Despite Absa PMI dropping in April, SA business conditions are very likely to remain strong
BUSINESS conditions in the manufacturing sector in South Africa are expected to remain strong in the sixmonth period ahead in spite of the floods that left more than 400 people dead in KwaZulu-Natal, severely disrupting activity in April.
The seasonally adjusted Absa Purchasing Managers’ Index (PMI) released yesterday by the Bureau for Economic Research showed that a number of factories implemented temporary work stoppages to deal with the catastrophic natural disaster. The Absa PMI fell sharply by nearly 10 points to 50.7 index points in April from a healthy 60 points in March, following three consecutive monthly increases.

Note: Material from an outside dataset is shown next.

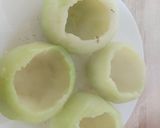 Töltött karalábé recept fázis 1 fotója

This was the lowest level of the PMI since July 2021 when unprecedented looting and rioting shook local production and demand during civil unrest.
Absa said that business activity and new sales declined in the wake of devastating floods in KZN, which left the province with significant infrastructure damage totalling more than R17 billion.
Economists had already forecast that rotational power cuts and disruptions related to the floods would have weighed on production, while globally persistent geopolitical tensions would continue to exacerbate supply side constraints and impede international trade.
Absa senior economist Miyelani Maluleke said the flooding led to facilities in several manufacturing sub-sectors being forced to temporarily halt production to assess damage and address
transport issues of staff. Maluleke said the business activity index of the PMI plunged more than 20 points to 39.6 index points in April, suggesting a sharp monthly contraction in manufacturing output at the start of the second quarter.
The new sales orders index was another big drag on the PMI, with the index falling deep into negative terrain as the temporary production stoppages likely contributed to the decline in demand. “Even factories not directly affected by the flooding may have seen a drop in demand, and had to grapple with Stage 4 load shedding during the month,” Maluleke said. In addition to the shock to domestic business conditions, Maluleke said respondents also noted a sharp drop in export sales.
The Transnet National Ports Authority had to temporarily suspend operations at the Port of Durban for a few days after the roads around it were damaged by the floods, impacting access to
harbour terminals. Maluleke said while normal harbour operations resumed after a few days, export deliveries would remain strained for some time due to significant backlogs and limited availability of vessel space. “It remains to be seen whether the drop in exports was due to the temporary Durban harbour closure and other logistical constraints related to the floods, or whether this is due to a deterioration in external demand,” he said.
However, the index measuring expectations of business conditions in six months’ time held up well, increasing slightly to 55.7 points in April from 55.1 points in March.
Investec economist Lara Hodes, however, said further rotational load shedding in April would also have hindered production and remained a key risk going forward as Eskom has warned of prolonged power cuts during the winter season due to its lack of generation capacity.